Que se passe-t-il lorsque l’IA a tout lu ?


L’intelligence artificielle s’est révélée ces dernières années une étude rapide, bien qu’elle soit éduquée d’une manière qui ferait honte au directeur le plus brutal. Enfermés dans des bibliothèques borgésiennes hermétiques pendant des mois sans pauses toilettes ni sommeil, les IA sont priées de ne pas émerger tant qu’elles n’ont pas terminé un cours de vitesse à leur rythme dans la culture humaine. Au programme : une fraction décente de tous les textes survivants que nous ayons jamais produits.

Lorsque les IA font surface à partir de ces séances d’étude épiques, elles possèdent de nouvelles capacités étonnantes. Les personnes avec les esprits les plus souples sur le plan linguistique – les hyperpolyglottes – peuvent basculer de manière fiable entre une douzaine de langues ; Les IA peuvent désormais traduire entre plus de 100 en temps réel. Ils peuvent créer des pastiches dans une gamme de styles littéraires et écrire de la poésie rimée passable. Ithaca AI de DeepMind peut jeter un coup d’œil sur les lettres grecques gravées dans le marbre et deviner le texte qui a été ciselé par des vandales il y a des milliers d’années.
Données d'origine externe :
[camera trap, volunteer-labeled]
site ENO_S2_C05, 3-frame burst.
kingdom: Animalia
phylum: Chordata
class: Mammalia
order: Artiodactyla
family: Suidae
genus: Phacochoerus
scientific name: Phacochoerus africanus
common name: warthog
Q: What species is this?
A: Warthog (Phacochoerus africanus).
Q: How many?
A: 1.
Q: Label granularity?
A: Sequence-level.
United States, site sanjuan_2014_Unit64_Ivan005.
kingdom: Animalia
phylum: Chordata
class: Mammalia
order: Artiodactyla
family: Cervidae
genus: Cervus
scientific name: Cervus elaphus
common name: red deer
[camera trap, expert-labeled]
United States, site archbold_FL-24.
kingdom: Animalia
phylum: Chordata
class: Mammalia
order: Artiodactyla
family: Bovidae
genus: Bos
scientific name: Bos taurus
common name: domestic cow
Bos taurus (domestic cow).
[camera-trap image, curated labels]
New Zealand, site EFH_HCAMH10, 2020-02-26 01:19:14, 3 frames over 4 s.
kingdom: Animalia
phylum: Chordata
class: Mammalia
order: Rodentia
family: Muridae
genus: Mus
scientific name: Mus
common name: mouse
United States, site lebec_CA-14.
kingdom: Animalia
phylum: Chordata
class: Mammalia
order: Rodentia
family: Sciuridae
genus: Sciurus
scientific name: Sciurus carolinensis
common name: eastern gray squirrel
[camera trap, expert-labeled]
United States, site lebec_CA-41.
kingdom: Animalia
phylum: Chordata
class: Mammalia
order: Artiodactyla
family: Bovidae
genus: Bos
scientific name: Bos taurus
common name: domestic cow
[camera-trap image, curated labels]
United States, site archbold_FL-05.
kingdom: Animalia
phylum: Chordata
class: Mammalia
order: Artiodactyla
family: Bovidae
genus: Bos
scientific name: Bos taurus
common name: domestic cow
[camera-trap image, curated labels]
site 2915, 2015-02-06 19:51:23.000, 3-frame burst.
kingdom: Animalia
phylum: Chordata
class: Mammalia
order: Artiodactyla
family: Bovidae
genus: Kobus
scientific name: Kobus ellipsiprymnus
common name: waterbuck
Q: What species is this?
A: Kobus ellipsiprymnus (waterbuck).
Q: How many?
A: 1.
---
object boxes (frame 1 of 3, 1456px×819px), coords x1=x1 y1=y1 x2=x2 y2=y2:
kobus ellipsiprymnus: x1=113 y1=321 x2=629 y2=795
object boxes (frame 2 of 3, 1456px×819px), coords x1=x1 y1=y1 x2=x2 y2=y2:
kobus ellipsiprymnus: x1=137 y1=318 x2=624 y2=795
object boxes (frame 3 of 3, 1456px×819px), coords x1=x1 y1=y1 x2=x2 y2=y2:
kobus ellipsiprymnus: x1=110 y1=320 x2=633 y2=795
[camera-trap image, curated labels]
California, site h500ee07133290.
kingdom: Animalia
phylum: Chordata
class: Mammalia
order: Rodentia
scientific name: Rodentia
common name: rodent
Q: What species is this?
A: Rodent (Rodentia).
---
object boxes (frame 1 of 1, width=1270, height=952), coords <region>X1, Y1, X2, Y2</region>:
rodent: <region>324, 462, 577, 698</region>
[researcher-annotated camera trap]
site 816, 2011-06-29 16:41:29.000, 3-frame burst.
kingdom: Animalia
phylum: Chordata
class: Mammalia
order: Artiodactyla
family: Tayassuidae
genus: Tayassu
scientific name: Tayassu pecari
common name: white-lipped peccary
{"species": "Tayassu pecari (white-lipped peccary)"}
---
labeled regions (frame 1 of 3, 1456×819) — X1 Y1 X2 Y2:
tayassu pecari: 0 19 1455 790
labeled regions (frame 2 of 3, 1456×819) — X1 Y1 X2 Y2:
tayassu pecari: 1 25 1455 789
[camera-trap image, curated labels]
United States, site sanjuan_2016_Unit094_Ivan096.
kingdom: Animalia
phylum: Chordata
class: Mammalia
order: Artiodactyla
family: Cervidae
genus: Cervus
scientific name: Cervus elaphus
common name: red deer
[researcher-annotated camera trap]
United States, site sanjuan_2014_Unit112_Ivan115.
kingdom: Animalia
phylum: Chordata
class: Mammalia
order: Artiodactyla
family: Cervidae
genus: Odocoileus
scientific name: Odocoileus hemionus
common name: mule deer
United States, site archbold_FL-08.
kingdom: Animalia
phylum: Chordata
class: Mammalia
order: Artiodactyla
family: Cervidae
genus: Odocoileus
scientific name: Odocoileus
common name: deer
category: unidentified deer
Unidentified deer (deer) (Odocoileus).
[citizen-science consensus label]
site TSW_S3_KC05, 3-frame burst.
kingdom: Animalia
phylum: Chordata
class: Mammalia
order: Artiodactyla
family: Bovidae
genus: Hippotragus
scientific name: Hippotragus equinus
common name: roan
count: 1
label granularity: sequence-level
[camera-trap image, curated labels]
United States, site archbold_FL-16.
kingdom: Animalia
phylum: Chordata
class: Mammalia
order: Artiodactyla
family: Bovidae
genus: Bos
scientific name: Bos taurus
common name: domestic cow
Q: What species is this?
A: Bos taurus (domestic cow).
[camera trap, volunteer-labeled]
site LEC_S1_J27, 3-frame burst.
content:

Ces succès suggèrent une voie prometteuse pour le développement de l’IA : il suffit de pelleter des quantités toujours plus importantes de texte créé par l’homme dans sa gueule et d’attendre que de nouvelles compétences merveilleuses se manifestent. Avec suffisamment de données, cette approche pourrait peut-être même produire une intelligence plus fluide, ou un esprit artificiel de type humain semblable à ceux qui hantent presque toutes nos mythologies du futur.

Le problème est que, comme d’autres produits culturels humains haut de gamme, la bonne prose se classe parmi les choses les plus difficiles à produire dans l’univers connu. Il n’est pas disponible à l’infini, et pour l’IA, aucun texte ancien ne fera l’affaire : les grands modèles de langage formés sur des livres sont de bien meilleurs écrivains que ceux formés sur d’énormes lots de publications sur les réseaux sociaux. (Il vaut mieux ne pas penser à son habitude Twitter dans ce contexte.) Lorsque nous calculons combien de phrases bien construites restent à ingérer pour l’IA, les chiffres ne sont pas encourageants. Une équipe de chercheurs dirigée par Pablo Villalobos d’Epoch AI a récemment prédit que des programmes comme l’étrangement impressionnant ChatGPT manqueraient de matériel de lecture de haute qualité d’ici 2027. Sans nouveau texte sur lequel s’entraîner, la récente séquence chaude de l’IA pourrait prendre fin prématurément.


Il convient de noter que seule une faible fraction de la créativité linguistique totale de l’humanité est disponible pour la lecture. Plus de 100 000 ans se sont écoulés depuis que les Africains radicalement créatifs ont transcendé les grognements émotifs de nos ancêtres animaux et ont commencé à extérioriser leurs pensées dans de vastes systèmes de sons. Chaque notion exprimée dans ces protolangages – et dans de nombreux langages qui ont suivi – est probablement perdue à jamais, même si cela me fait plaisir d’imaginer que quelques-uns de leurs mots sont toujours avec nous. Après tout, certains mots anglais ont un millésime étonnamment ancien : Flux, mère, Feuet cendre nous sont parvenus des peuples de la période glaciaire.

L’écriture a permis aux êtres humains de capturer et de stocker beaucoup plus de nos mots. Mais comme la plupart des nouvelles technologies, l’écriture coûtait cher au début, c’est pourquoi elle était initialement utilisée principalement pour la comptabilité. Il a fallu du temps pour cuire et humidifier l’argile pour votre stylet, pour couper le papyrus en bandes aptes à être grillagées, pour loger et nourrir les moines qui ont encré la calligraphie sur du vélin. Ces techniques gourmandes en ressources ne pourraient préserver qu’un petit échantillon de la production culturelle de l’humanité.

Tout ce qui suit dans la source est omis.